Sure, there are laptops powerfull enough, but they are much more expensive than a desktop with the same performance. Blender will quite literally use 100% of the performance of your pc. This means that a laptop will also easily overheat, so the performance will decrease. Don’t be fooled if the specifications of a laptop say it has an intel i7 [some numbers]m CPU. It won’t have the same performance as a desktop version.

Hi, for performance you can calculate about 50% compare to a desktop CPU.
If you already have a laptop think about to change you internal drive to a SSD.
I have done this with two laptops and got significant faster workflow but is does not affect render times.
If you have USB 3 ports an external drive can be faster than internal, may you post what laptop you have exactly.
I can boot a laptop much faster from an external fast USB 3 stick than from the internal hard disk.

Cheers, mib

I use dropbox for my backups, but I’m not terribly tech savvy, so not sure if that is an option for you. It does mean I have my stuff available to me no matter where I go, and I don’t have to bring drives with me

If you’re working with open source software, backing up to an external medium is no problem… but it’s also not really necessary as getting the program again only costs the bandwidth for the download. If you have proprietary software, it should be equally moot since you’ll either have the original install media (CD, DVD, etc.) or you’re using it via cloud subscription, in which case we’re back to talking the cost of bandwidth. Now, if you have any customized settings for the software (hotkeys, themes, scripts, and so on), then those would certainly be worth backing up. The software itself? Not such a big deal.

I didn’t mention a desktop because I don’t know enough about your situation to judge whether that’s the best option for you. If mobility is important to you (you travel a lot or you don’t have a dedicated desk/workspace for working), then a desktop probably isn’t a great call. However, if budget and the ability to do hardware upgrades are important to you (plus having an easier time setting up a pair of color calibrated monitors for editing), then a laptop isn’t going to cut it. In terms of power, most mid-class laptops can edit a few layers of HD video without problems. If you want to a lot of compositing, more than 2-3 tracks of video, or video at 4k resolution, the mid-class laptops are going to have a more difficult time (you’ll be able to do it, realtime playback will be problematic and you’ll definitely want to cut using proxies).
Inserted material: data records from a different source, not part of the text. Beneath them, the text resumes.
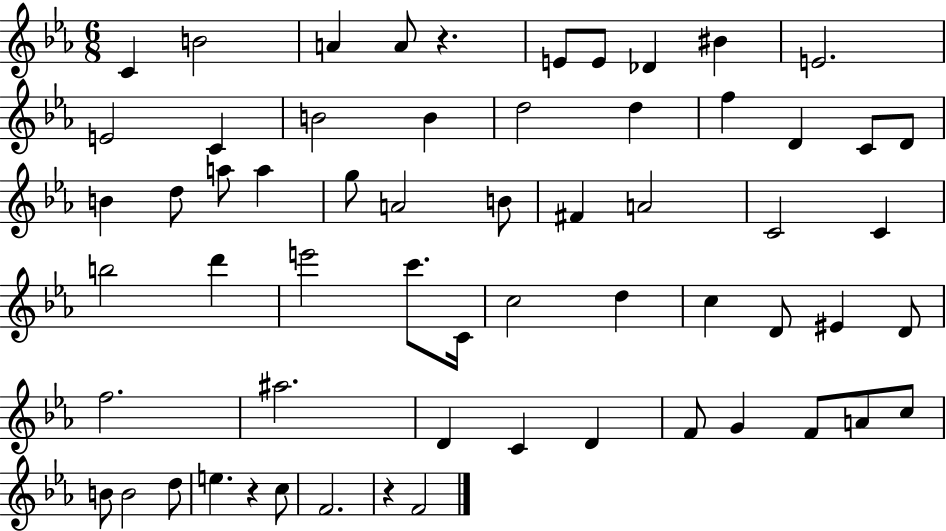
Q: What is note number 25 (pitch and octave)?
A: A4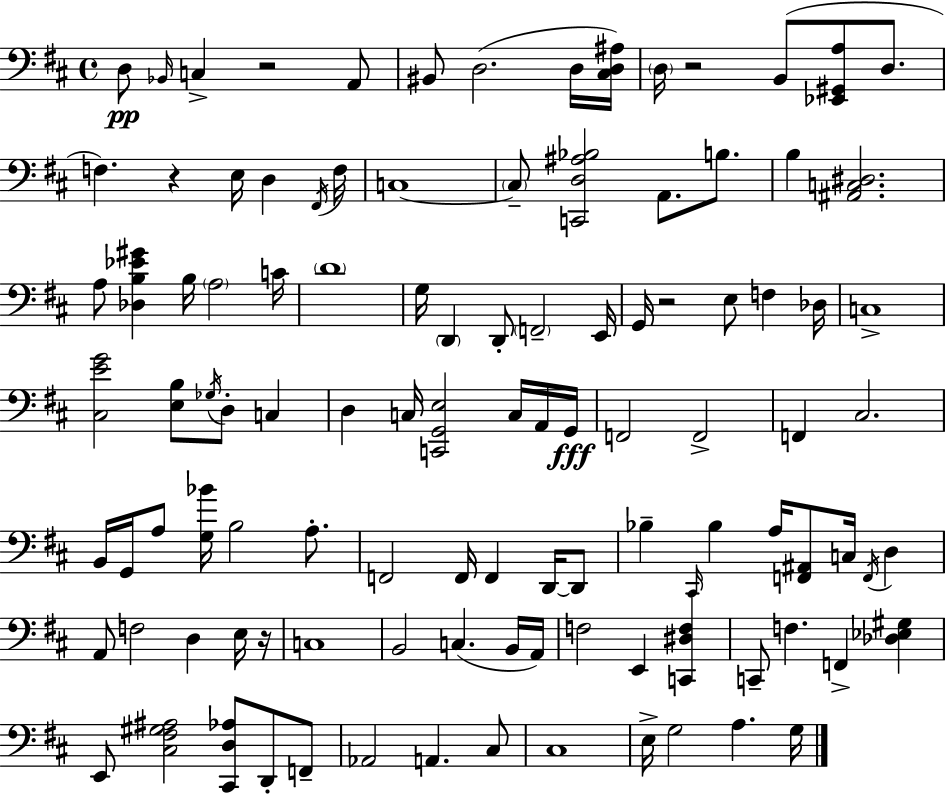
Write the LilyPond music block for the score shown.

{
  \clef bass
  \time 4/4
  \defaultTimeSignature
  \key d \major
  \repeat volta 2 { d8\pp \grace { bes,16 } c4-> r2 a,8 | bis,8 d2.( d16 | <cis d ais>16) \parenthesize d16 r2 b,8( <ees, gis, a>8 d8. | f4.) r4 e16 d4 | \break \acciaccatura { fis,16 } f16 c1~~ | \parenthesize c8-- <c, d ais bes>2 a,8. b8. | b4 <ais, c dis>2. | a8 <des b ees' gis'>4 b16 \parenthesize a2 | \break c'16 \parenthesize d'1 | g16 \parenthesize d,4 d,8-. \parenthesize f,2-- | e,16 g,16 r2 e8 f4 | des16 c1-> | \break <cis e' g'>2 <e b>8 \acciaccatura { ges16 } d8-. c4 | d4 c16 <c, g, e>2 | c16 a,16 g,16\fff f,2 f,2-> | f,4 cis2. | \break b,16 g,16 a8 <g bes'>16 b2 | a8.-. f,2 f,16 f,4 | d,16~~ d,8 bes4-- \grace { cis,16 } bes4 a16 <f, ais,>8 c16 | \acciaccatura { f,16 } d4 a,8 f2 d4 | \break e16 r16 c1 | b,2 c4.( | b,16 a,16) f2 e,4 | <c, dis f>4 c,8-- f4. f,4-> | \break <des ees gis>4 e,8 <cis fis gis ais>2 <cis, d aes>8 | d,8-. f,8-- aes,2 a,4. | cis8 cis1 | e16-> g2 a4. | \break g16 } \bar "|."
}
Also, if you do opt for the desktop path, that changes my suggestion a bit. With a desktop, you can set yourself up with an external RAID enclosure that has 4-5 drives in it. With that RAID connected via ESATA, your performance should be good enough to edit footage right from the external enclosure, plus you’ll have the reliability of a RAID (though even with the RAID I’d still recommend doing off-site backups… I’m paranoid about maintaining my data’s integrity). The set-up is a bit more expensive than a standard external drive, but that can be mitigated by the cost savings you’ll get from going with a desktop machine.